In what the Daily Telegraph called “an escalation in Conservative attempts to highlight disparities between health care in the two nations to attack Labour at a national level”, David Cameron claimed that Offa’s Dyke was being turned into a ‘line between life and death’ in his address too the Welsh Conservative conference..
David Jones, the Secretary of State for Wales and MP for Clwyd West, took up this theme in this own speech. His first salvo cut right to the bone:
Let’s be blunt. For thirteen years in Government at Westminster, Labour took Wales for granted. Treated it as a place they thought they could safely neglect. Because they took the view that the Welsh could take it or leave it.

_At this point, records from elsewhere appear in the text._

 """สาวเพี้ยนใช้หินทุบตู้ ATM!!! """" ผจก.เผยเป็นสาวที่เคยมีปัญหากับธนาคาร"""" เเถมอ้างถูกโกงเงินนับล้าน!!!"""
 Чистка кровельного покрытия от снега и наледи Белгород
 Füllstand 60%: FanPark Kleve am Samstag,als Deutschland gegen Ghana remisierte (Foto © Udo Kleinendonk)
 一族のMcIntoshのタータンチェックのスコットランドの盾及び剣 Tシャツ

He then proceeded to highlight Labour failures in the most critical parts of government – education and health – by contrasting them with the approach taken by the Coalition in England. There’s no shortage of evidence: a Nuffield Trust report stating that waiting times for knee or hip replacements average 70 days in England, against a whopping 170 in Wales; the lack of a Welsh cancer drugs fund; and a chronic inability to meet A&E and ambulance response targets.

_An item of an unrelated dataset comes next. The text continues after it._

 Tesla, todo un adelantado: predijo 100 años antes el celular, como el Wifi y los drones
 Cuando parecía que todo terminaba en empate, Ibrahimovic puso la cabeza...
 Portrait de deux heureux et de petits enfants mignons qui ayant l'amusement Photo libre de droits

Jones was keen to stress that this is not the fault of Welsh NHS staff – ‘lions led by donkeys’ – but “incompetent oversight of the Welsh NHS by the Labour party”, which cut health spending by eight per cent despite £1.6bn extra in block grant funding (and what has that been spent on?) while the Coalition has protected it. He also highlighted the Welsh government’s deliberate hostility to criticism:
“Ann Clwyd, a long serving and highly respected Member of Parliament, tried to complain about the treatment of her husband at a Welsh NHS hospital. Her complaints were rubbished by Carwyn Jones. And she was stopped from attending the Assembly Health Committee to give evidence. That’s the way Labour deal with what they regard as a member of the awkward squad. Even if it’s one of their own.”
Wales’ notoriously declining education outcomes, driven home most recently in lamentable PISA scores and a damning report from the OEDC, were also highlighted. Jones contrasted Welsh performance with that of England and praised Michael Gove’s reforms, attack Labour’s insistence on ‘Welsh solution for Welsh problems’, which often amounts to resisting English solutions because they are English: “Decent health care and decent education are universal issues, not Welsh, nor English, nor anything else.”
He closed by throwing down a gauntlet Welsh Labour and their ‘so very thin-skinned’ First Minister, Carwyn Jones (who considers criticism of his government an attack on the Union):
My challenge today to Carwyn Jones and the Labour party in Wales is this:
admit how badly you’ve got it wrong on important public services – that’s an important first step; look at what we’re doing in Westminster to improve those same services; and give serious consideration to doing something similar here in Wales. Work with us. We’re more than happy to give you all the help we can.
But if you are too proud, or too perverse, or too Labour to do what it takes to make life better for the people of Wales…
Then step aside. Because we in the Welsh Conservative party will be only too happy to accept that challenge.